I stopped and we did not speak for a moment.
“We ought to be going back now. I’m going to pay her off a
nd jibe.”
We did not talk about ourselves any more, but about the boat and the channel, and I found a chart and we looked over it together. I was thinking about Marvin Myles, but she was in the background when I looked at Kay. We kept looking at each other and looking away again.
“Harry,” she said, “maybe people you’ve always known are better. You know what they’re going to do.”
“Yes, that’s true,” I said.
“Well,” Kay said, “you’d better get up in the bow and take in the jib, and get the boathook ready. I don’t know how far she’s going to shoot when I put her in the wind.”

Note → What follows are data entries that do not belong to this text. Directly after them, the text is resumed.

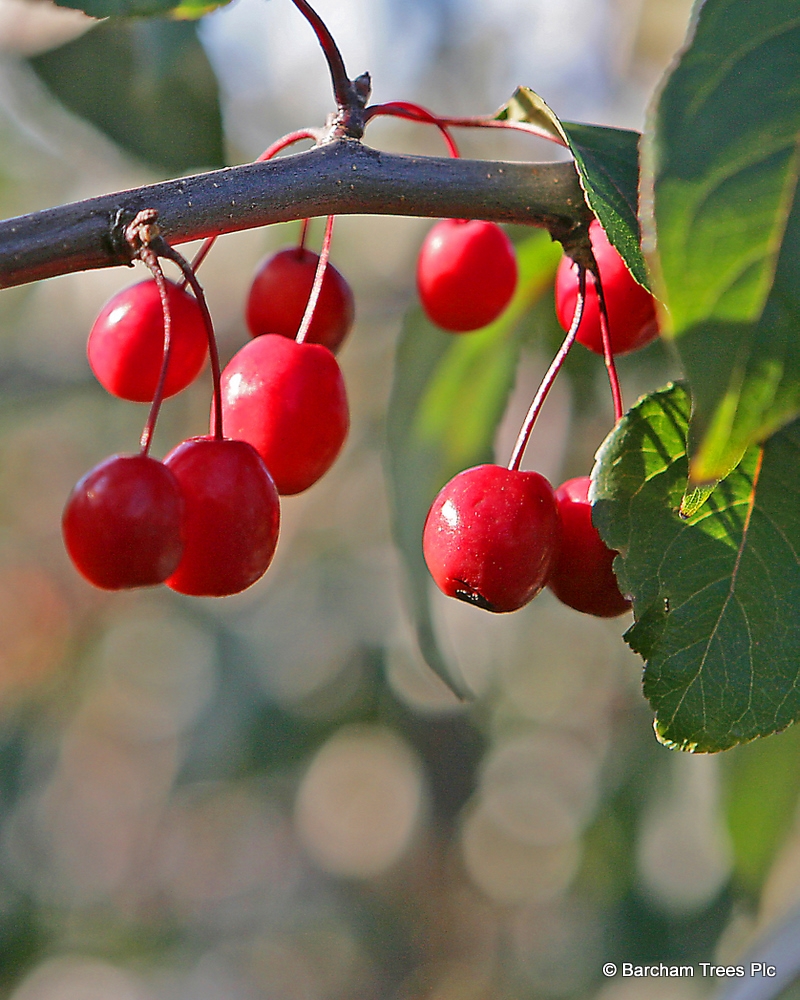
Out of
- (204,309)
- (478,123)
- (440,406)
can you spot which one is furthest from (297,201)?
(440,406)

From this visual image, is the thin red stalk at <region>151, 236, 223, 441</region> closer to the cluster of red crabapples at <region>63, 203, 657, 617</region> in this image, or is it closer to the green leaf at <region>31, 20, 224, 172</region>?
the cluster of red crabapples at <region>63, 203, 657, 617</region>

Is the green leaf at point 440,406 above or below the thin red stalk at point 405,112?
below

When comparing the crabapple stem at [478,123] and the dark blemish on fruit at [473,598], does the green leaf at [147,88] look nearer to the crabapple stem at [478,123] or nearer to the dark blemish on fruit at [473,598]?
the crabapple stem at [478,123]

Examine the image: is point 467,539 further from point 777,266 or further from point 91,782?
point 91,782

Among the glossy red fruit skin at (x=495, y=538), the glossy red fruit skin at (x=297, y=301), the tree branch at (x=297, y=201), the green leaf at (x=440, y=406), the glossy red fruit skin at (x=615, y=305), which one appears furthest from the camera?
the green leaf at (x=440, y=406)

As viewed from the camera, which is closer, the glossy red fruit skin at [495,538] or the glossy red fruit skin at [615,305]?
the glossy red fruit skin at [495,538]

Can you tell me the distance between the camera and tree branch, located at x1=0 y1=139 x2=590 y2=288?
1.88 ft

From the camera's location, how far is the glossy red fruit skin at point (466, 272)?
972mm

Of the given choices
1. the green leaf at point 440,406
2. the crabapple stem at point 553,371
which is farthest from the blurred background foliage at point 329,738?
the crabapple stem at point 553,371

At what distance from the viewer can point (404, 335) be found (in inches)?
50.5

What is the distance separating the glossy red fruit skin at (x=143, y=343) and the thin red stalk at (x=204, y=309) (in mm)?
93

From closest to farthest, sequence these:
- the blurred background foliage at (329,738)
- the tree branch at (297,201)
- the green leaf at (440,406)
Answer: the tree branch at (297,201), the green leaf at (440,406), the blurred background foliage at (329,738)

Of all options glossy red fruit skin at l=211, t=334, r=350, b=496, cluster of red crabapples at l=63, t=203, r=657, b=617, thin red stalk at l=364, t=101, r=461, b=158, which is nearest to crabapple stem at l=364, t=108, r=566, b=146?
thin red stalk at l=364, t=101, r=461, b=158

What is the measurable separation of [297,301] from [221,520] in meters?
0.33
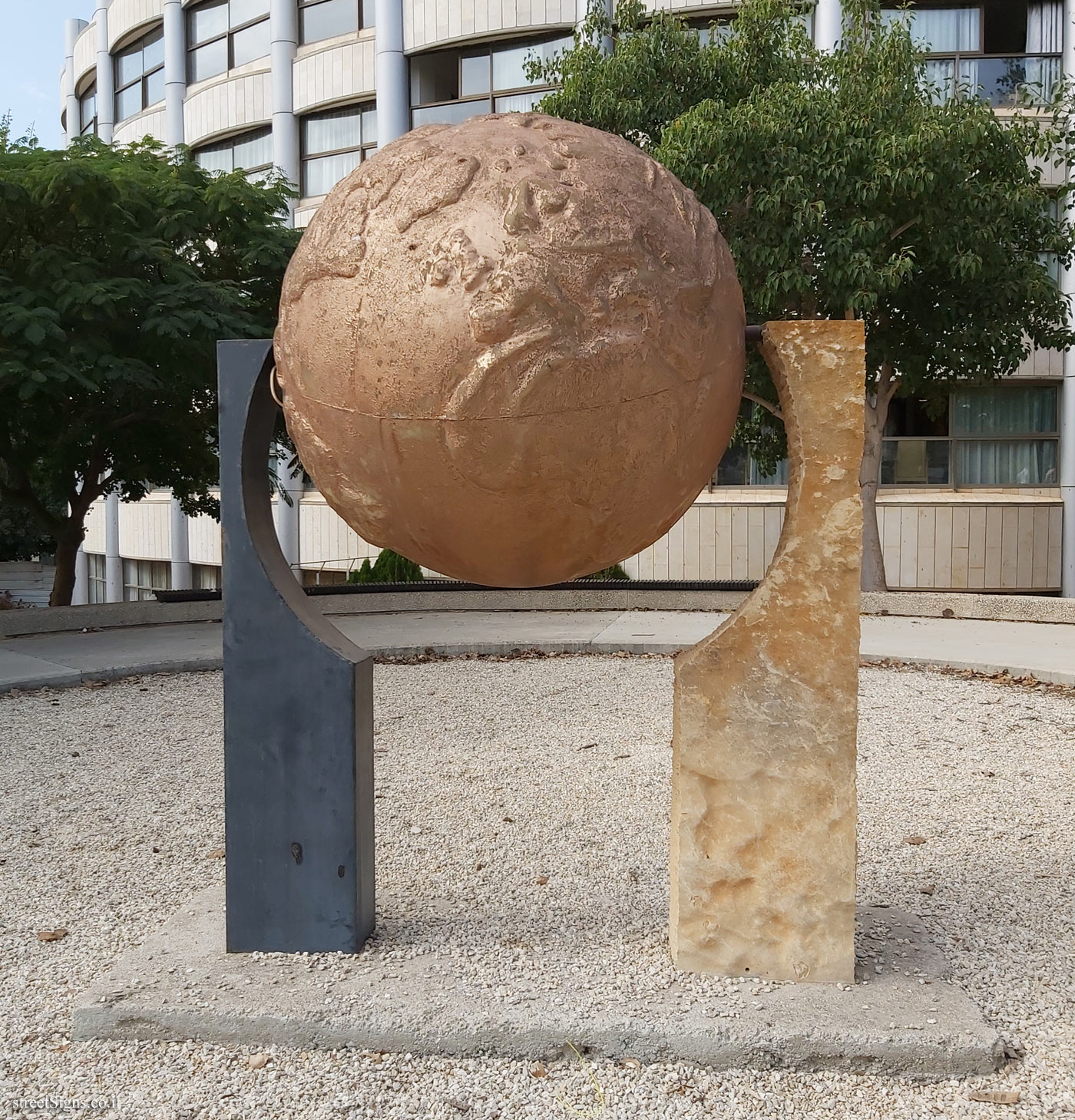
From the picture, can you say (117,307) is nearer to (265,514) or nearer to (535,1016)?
(265,514)

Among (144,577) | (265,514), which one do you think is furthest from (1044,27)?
(144,577)

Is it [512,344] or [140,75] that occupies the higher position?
[140,75]

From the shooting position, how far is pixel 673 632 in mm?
12164

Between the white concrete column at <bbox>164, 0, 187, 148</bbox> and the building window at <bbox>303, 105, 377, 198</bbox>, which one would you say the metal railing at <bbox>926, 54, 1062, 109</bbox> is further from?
the white concrete column at <bbox>164, 0, 187, 148</bbox>

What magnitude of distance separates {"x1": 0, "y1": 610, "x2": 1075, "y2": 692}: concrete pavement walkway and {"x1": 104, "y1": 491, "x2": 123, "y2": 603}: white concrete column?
14.2 meters

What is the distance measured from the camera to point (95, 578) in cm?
2952

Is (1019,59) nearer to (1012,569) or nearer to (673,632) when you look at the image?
(1012,569)

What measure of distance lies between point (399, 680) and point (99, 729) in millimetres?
2743

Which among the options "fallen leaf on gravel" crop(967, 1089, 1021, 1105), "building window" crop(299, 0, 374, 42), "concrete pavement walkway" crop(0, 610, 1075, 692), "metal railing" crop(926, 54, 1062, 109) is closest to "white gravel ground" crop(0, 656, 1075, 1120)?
"fallen leaf on gravel" crop(967, 1089, 1021, 1105)

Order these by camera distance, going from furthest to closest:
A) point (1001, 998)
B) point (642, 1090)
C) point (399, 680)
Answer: point (399, 680), point (1001, 998), point (642, 1090)

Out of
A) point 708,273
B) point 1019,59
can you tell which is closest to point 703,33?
point 1019,59

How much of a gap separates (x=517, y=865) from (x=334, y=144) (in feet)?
64.1

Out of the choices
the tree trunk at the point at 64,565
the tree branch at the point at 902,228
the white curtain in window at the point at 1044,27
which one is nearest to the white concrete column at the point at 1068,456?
the white curtain in window at the point at 1044,27

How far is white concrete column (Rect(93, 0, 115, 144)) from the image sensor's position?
2630 centimetres
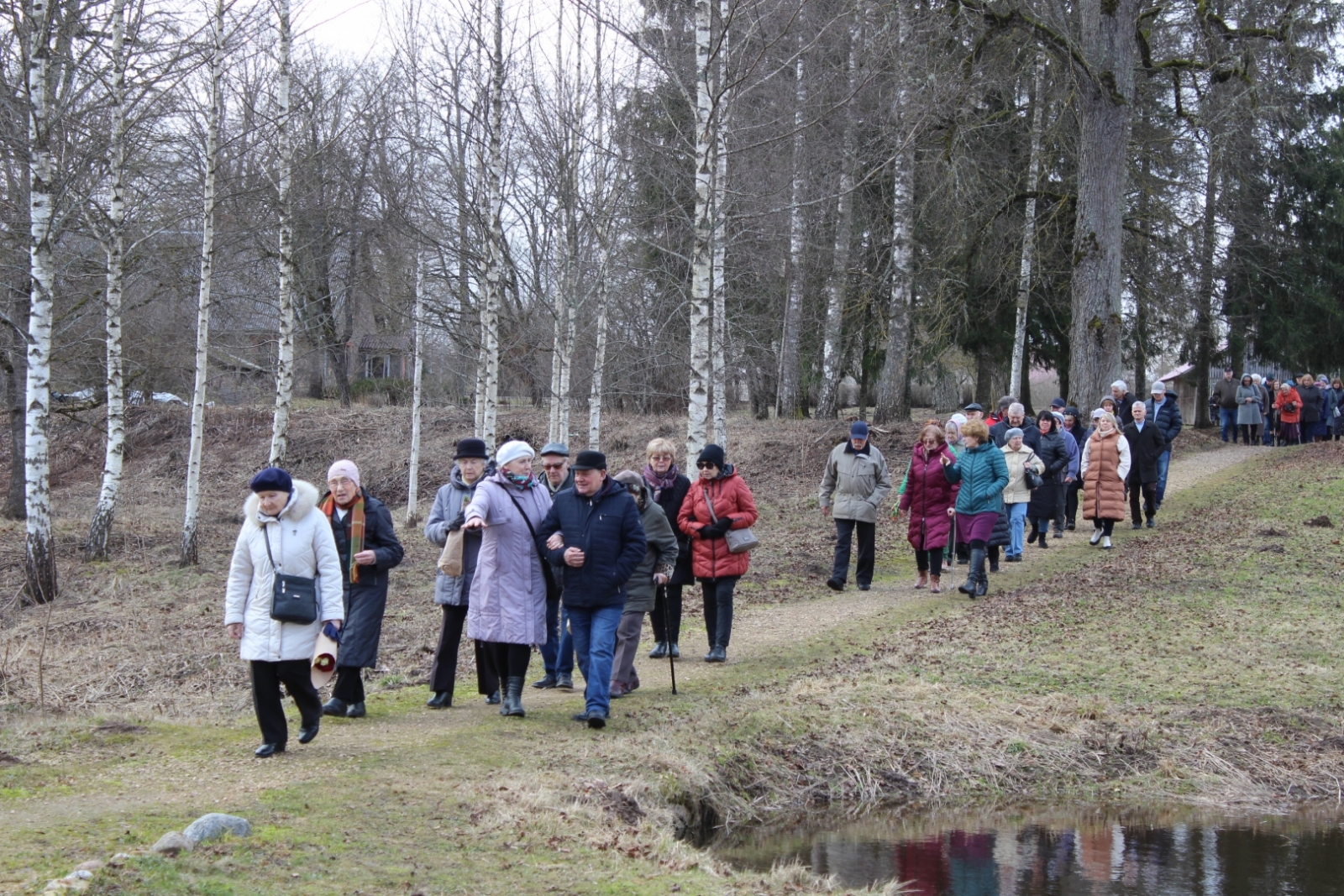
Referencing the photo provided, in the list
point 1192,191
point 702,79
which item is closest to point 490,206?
point 702,79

“All right,” I called to her, “put her over.”
“You mind your own business,” Kay said, “and catch that mooring.”
Now that I try to look at it honestly, I frankly think that Kay was only a symbol in a problem and that I was the same to her. It may not pay to look at life that way, and it probably does not matter much, since it is what happens after marriage, the method two people finally find of getting on with each other, that is really important.
Even during that autumn Kay was honest about it, and it all must have puzzled her a little. Once when we had got to seeing a great deal of each other and had begun to take it for granted that we would, Kay asked a question which used to bother me.
“Harry,” she asked me, “do you think we’re falling in love with each other—or trying to fall in love?”
I don’t know how Kay got into the habit, in October, of calling me up at the office, except that a good many casual impulses seemed to turn into habits with us before we knew it. I don’t know when I began to wait for her to telephone or when I began to feel that something was wrong when she didn’t.